The Term: "reconfiguring the communication port"
Context and Importance
This is the mechanism by which the invention grants access without creating a bottleneck. The complaint alleges this is accomplished by "VLAN reassignment." (Compl. ¶43). The dispute will turn on whether the accused method of changing a device's network access rights constitutes "reconfiguring" the physical or logical port in the manner claimed.
Intrinsic Evidence for Interpretation
- Evidence for a Broader Interpretation: The specification explicitly states that "The reconfiguration typically includes reassigning the communication port from the restricted VLAN to the less-restricted VLAN." (’484 Patent, col. 3:26-29). The use of "typically" suggests VLAN reassignment is one example, not the only possible method, potentially broadening the term to cover other logical reassignments.

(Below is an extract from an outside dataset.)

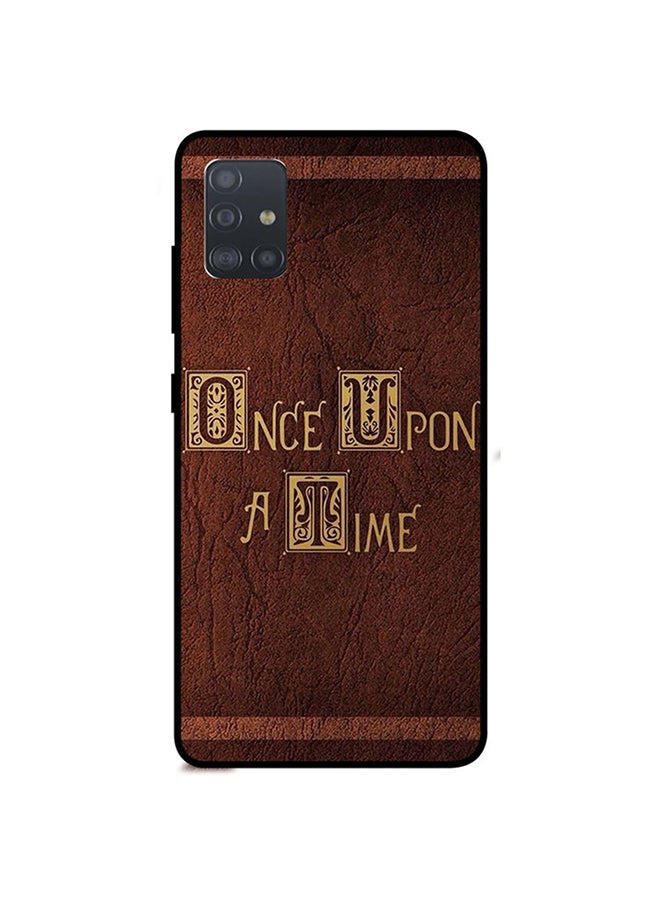 Theodor Protective Case Cover For Samsung Galaxy A71 Once Upon A Time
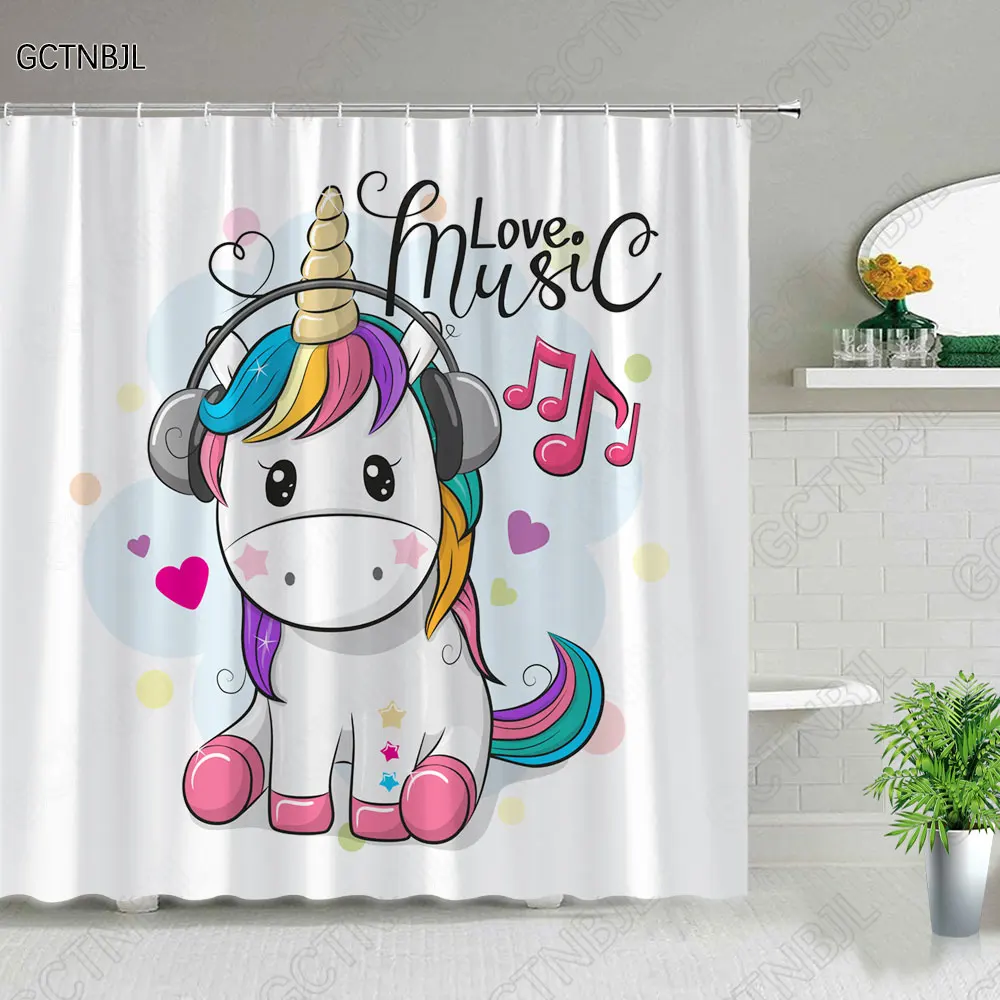 Занавеска для душа с мультяшными животными, милые альпака, сова, фламинго, 3d-принт, водонепроницаемая детская ванная комната, домашний декор, Висячие шторы
Занавеска для душа с мультяшными животными, милые альпака, сова, фламинго, 3d-принт, водонепроницаемая детская ванная комната, домашний декор, Висячие шторы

- Evidence for a Narrower Interpretation: The primary embodiment described and illustrated focuses on VLANs as the mechanism for defining network subsets and controlling access. A defendant may argue that this repeated emphasis limits the scope of "reconfiguring" to methods that are the same or equivalent to VLAN reassignment. (’484 Patent, col. 3:1-14).
VI. Other Allegations
Indirect Infringement
The complaint alleges inducement through extensive customer-facing materials, including the "ISE Admin Guide," training videos, software updates, and online support communities that allegedly instruct customers on how to configure and use the accused products in an infringing manner. (Compl. ¶¶86, 98). It alleges contributory infringement on the basis that Cisco’s Secure Network Servers are material components specially adapted to run the infringing ISE software and are not staple articles of commerce with substantial noninfringing uses. (Compl. ¶¶90-91, 99). A provided screenshot from a Cisco training video illustrates options for "Limited (VLAN, ACL, etc.)" access and "Dynamic VLAN Assignments," which the complaint offers as evidence of instruction to infringe. (Compl. p. 23).
Willful Infringement
Willfulness is alleged based on both pre- and post-suit knowledge. Pre-suit knowledge is alleged to arise from a prior business relationship between the parties and from Defendant’s own patent prosecution history, where the ’484 Patent (as a published application) and a related patent were cited by the USPTO against Defendant’s own patent applications. (Compl. ¶¶76-82).
VII. Analyst’s Conclusion: Key Questions for the Case
- A core issue will be one of definitional scope: can the term "gatekeeper," which the patents describe as a discrete network component, be construed to cover Defendant's modern, software-defined Identity Services Engine, a system that may be distributed across multiple servers? The outcome may depend on whether the court adopts a functional definition based on the claimed actions or a structural one based on the patent's embodiments.
- A key evidentiary question will be one of knowledge and intent: will the alleged history between the parties, including the prior business relationship and the patent prosecution citations, be sufficient to establish that Defendant knew of the patents and the alleged infringement, thereby supporting the claim for willful infringement and potential enhanced damages?